Food addiction or just craving is something that most of us are struggling with but have no idea what it is. Conventionally our brains are capable of learning and memorizing sensory inputs, including those that accompany the consumption of food and drink intake. From the taste of foods to their gastrointestinal sensations and sociologic associations, nutrition takes on many psychological attributes that in many patients consequently overtake normal physiology, resulting in strong cravings, addictions, as well as food intolerances.
An astonishing fact is that alcohol addiction and drug addiction activate the same brain reward centers as junk foods. Normal individuals who are typically healthy with standard range of weight to height ratio, by definition do not suffer from food addiction; however, some overweight and obese individuals meet the criteria for addictive behavior established by psychiatric communities, such as continuing a behavior in the face of known negative consequences. Something worth noting is that while high-sweet and high-fat foods are not in themselves responsible for the obesity problem, the marketing and availability of these foods in an obesogenic environment (the sum of influences that the surroundings, opportunities, or conditions of life have on promoting obesity in individuals or populations) enables addiction in susceptible individuals.
While classic drugs of abuse activate similar brain canters as some foods, a major difference is the lack of withdrawal symptoms when the consumption of the addictive food is stopped. Food addiction is fundamentally a behavioural disorder. There is evidence that some people lose control over their food consumption, failing to reduce their intake and continuing to eat foods in the face of known negative consequences.

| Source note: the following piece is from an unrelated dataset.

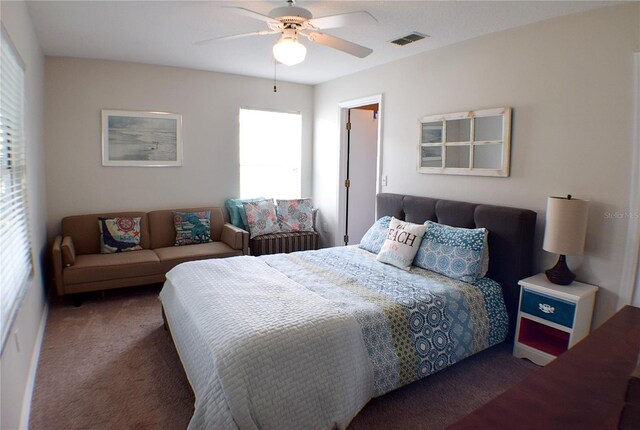 bedroom featuring multiple windows, dark colored carpet, and ceiling fan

Those who meet the diagnostic criteria for food addiction have significantly greater health issues, including binge eating disorder, depression, and attention-deficit or hyperactivity disorder, than their age-weight matched counterparts. Individuals with food addiction are also more impulsive and display greater emotional reactivity than other obese individuals that don’t have food addiction. They also display greater food cravings and the tendency to “self-soothe” with food.

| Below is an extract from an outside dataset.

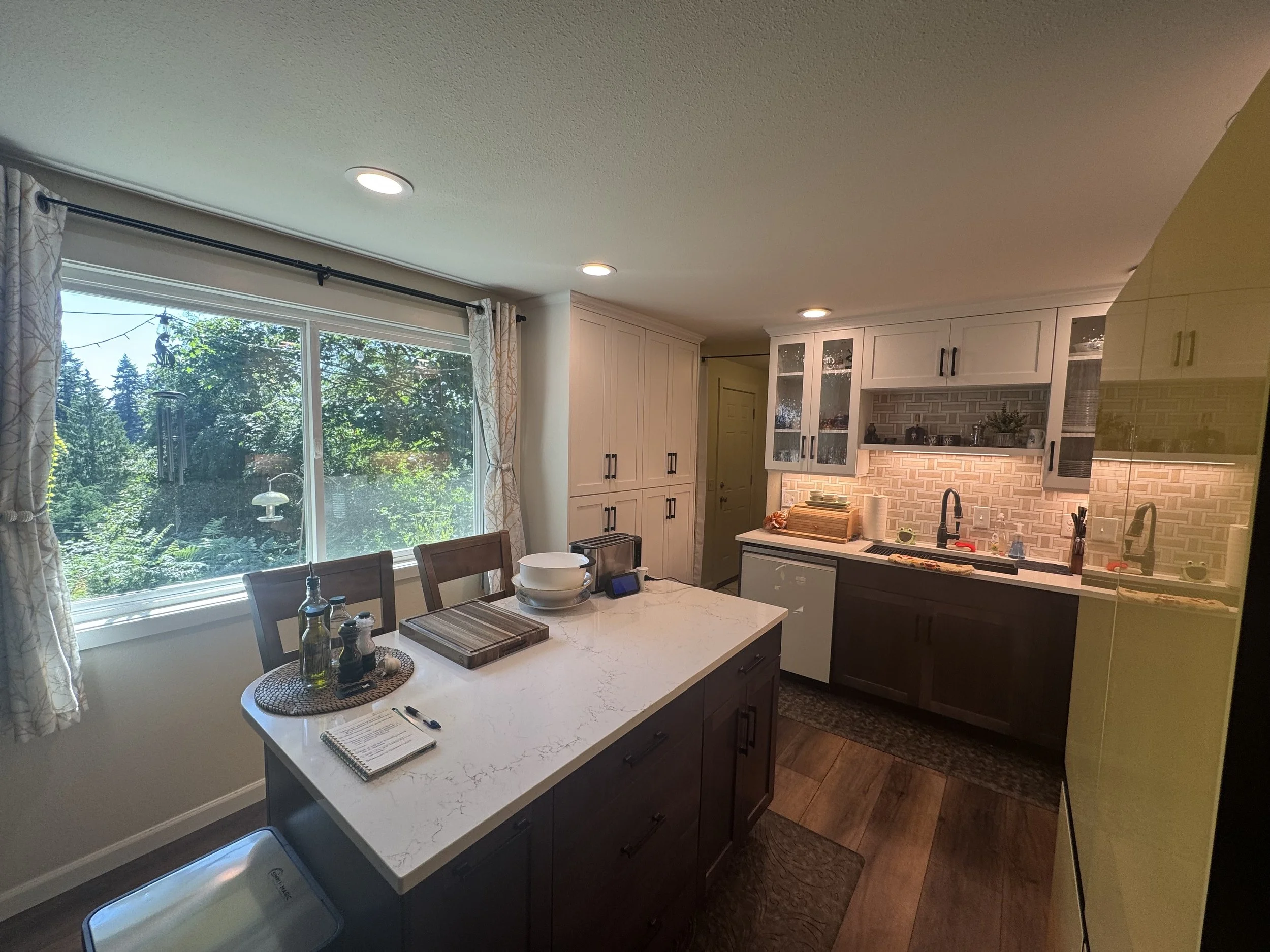remodeled kitchen area after water damage. There is custom cabinets, countertops, and under cabinet lighting.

The diagnosis of food addiction is based on psychological processes of ambivalence and attribution, operating together with normal mechanisms of appetite control, the hedonic effects of certain foods, and socioculturally determined perceptions of appropriate intakes and of those foods. Ambivalence is the idea that some foods are “nice but naughty,” (harmful distasteful, or reprehensible, but still irresistibly enjoyable, attractive, or desirable) as has been used to market chocolate. There is a mixed message here that chocolate is great tasting and has physiologically positive and rewarding effects, but should be eaten with restraint. Attempts to restrict intake, however, cause the desire for chocolate to become more salient, an experience that is then labelled as a craving.